• [Enunciado da tarefa] Troque "ceiling fan" por "light fixture" em todas as linhas abaixo e reescreva-as, sem alterar mais nada.

[Registros do conjunto de dados]
********

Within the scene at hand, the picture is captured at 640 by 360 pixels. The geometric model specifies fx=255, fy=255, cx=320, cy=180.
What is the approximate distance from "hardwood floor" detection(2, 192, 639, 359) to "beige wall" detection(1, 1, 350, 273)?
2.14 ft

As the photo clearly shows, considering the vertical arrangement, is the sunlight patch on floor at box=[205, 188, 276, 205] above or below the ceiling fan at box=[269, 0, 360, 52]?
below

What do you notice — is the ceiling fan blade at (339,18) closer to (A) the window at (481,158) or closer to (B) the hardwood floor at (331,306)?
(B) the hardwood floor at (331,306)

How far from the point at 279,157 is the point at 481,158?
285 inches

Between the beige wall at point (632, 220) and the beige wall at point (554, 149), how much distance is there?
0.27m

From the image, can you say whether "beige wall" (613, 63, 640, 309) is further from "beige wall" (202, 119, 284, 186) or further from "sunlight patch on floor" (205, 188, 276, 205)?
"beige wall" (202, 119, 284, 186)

********

• [Resposta]
Within the scene at hand, the picture is captured at 640 by 360 pixels. The geometric model specifies fx=255, fy=255, cx=320, cy=180.
What is the approximate distance from "hardwood floor" detection(2, 192, 639, 359) to "beige wall" detection(1, 1, 350, 273)?
2.14 ft

As the photo clearly shows, considering the vertical arrangement, is the sunlight patch on floor at box=[205, 188, 276, 205] above or below the light fixture at box=[269, 0, 360, 52]?
below

What do you notice — is the light fixture blade at (339,18) closer to (A) the window at (481,158) or closer to (B) the hardwood floor at (331,306)?
(B) the hardwood floor at (331,306)

How far from the point at 279,157 is the point at 481,158?
285 inches

Between the beige wall at point (632, 220) and the beige wall at point (554, 149), how much distance is there?
0.27m

From the image, can you say whether "beige wall" (613, 63, 640, 309) is further from "beige wall" (202, 119, 284, 186) or further from "sunlight patch on floor" (205, 188, 276, 205)?
"beige wall" (202, 119, 284, 186)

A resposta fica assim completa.